32Allí estaba colgada, esa vida preciosa que no conocía nada sino el amor y hacer el bien, colgado allí entre los cielos y la tierra, levantado allí, completamente desnudo, avergonzado…Piense, como Ud. estaría, totalmente desnudo; Ud. no conocería la vergüenza a lo que Dios tuvo al estar allí colgado. Yo sé que en el crucifijo le tienen una pequeña prenda, como que tienen alrededor de Él, pero ellos nunca hicieron eso; eso solamente fue puesto por el artista allí. Ellos le quitaron Su ropa. Él tenía una vestidura, y ellos la partieron e hicieron apuestas por ella. Él estaba avergonzado hasta lo máximo. Aun, siendo Dios, Él tuvo que soportarlo, y pecadores escupieron sobre Su rostro. Aun así, siendo el – las mismas profundidades de misericordia, tenía que morir ante el público, totalmente desnudo. Tal efecto tuvo en Él, que eso separó el agua y la Sangre. No hay duda…pienso lo que el poeta expresó cuando él dijo: “Entre rocas quebradas y cielos oscuros, mi Salvador inclinó Su cabeza y murió, pero el velo abierto reveló el camino a los gozos celestiales y el día interminable”.
33Seguro, Él tuvo que hacerlo. El velo colgó entre el hombre y Dios, y ese velo abierto reveló el camino a los gozos del cielo y al día interminable. El Calvario quiere decir algo, quiere decir más que lo que nosotros podemos expresar. Por cierto. “Viviendo, Él me amó.

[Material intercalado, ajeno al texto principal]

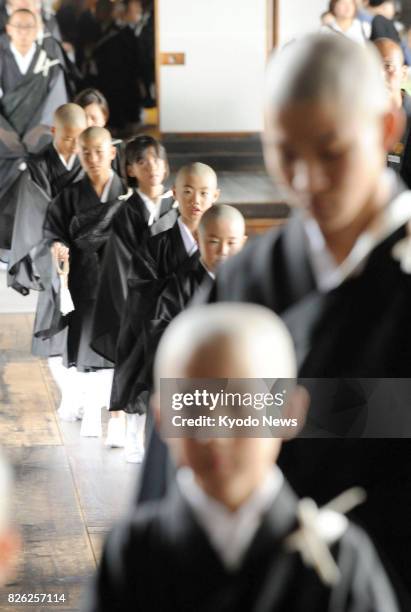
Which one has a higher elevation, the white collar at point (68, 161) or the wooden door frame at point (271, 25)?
the white collar at point (68, 161)

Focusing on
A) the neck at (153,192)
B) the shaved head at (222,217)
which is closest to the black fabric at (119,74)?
the neck at (153,192)

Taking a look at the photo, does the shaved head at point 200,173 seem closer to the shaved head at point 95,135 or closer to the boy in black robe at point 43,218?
the shaved head at point 95,135

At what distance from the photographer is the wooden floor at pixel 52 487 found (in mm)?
4238

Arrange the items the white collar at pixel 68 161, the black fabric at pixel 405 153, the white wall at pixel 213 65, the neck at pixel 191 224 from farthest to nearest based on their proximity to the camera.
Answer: the white wall at pixel 213 65 → the white collar at pixel 68 161 → the neck at pixel 191 224 → the black fabric at pixel 405 153

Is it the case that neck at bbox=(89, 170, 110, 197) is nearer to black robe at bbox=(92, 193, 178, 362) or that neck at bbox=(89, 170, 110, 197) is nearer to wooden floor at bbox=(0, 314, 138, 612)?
black robe at bbox=(92, 193, 178, 362)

Muriendo, Él me salvó. Enterrado, Él llevó mis pecados muy lejos”.
34Ha sido condenado ahora, el pecado ya no tiene más poder. Cuando Él clamó en la cruz: “Está consumado”, el pecado murió Ahora está muerto. Se ha terminado, no tiene poder, no tiene vida. Piensen en eso, pueblo de Dios. Ese pecado, del enemigo hacia los seres humanos, está muerto y sin vida; no tiene más efecto. No puede. Cuando el sol apagó su visión, las estrellas no brillaban, la tierra se tornó negra, todo estaba siendo redimido.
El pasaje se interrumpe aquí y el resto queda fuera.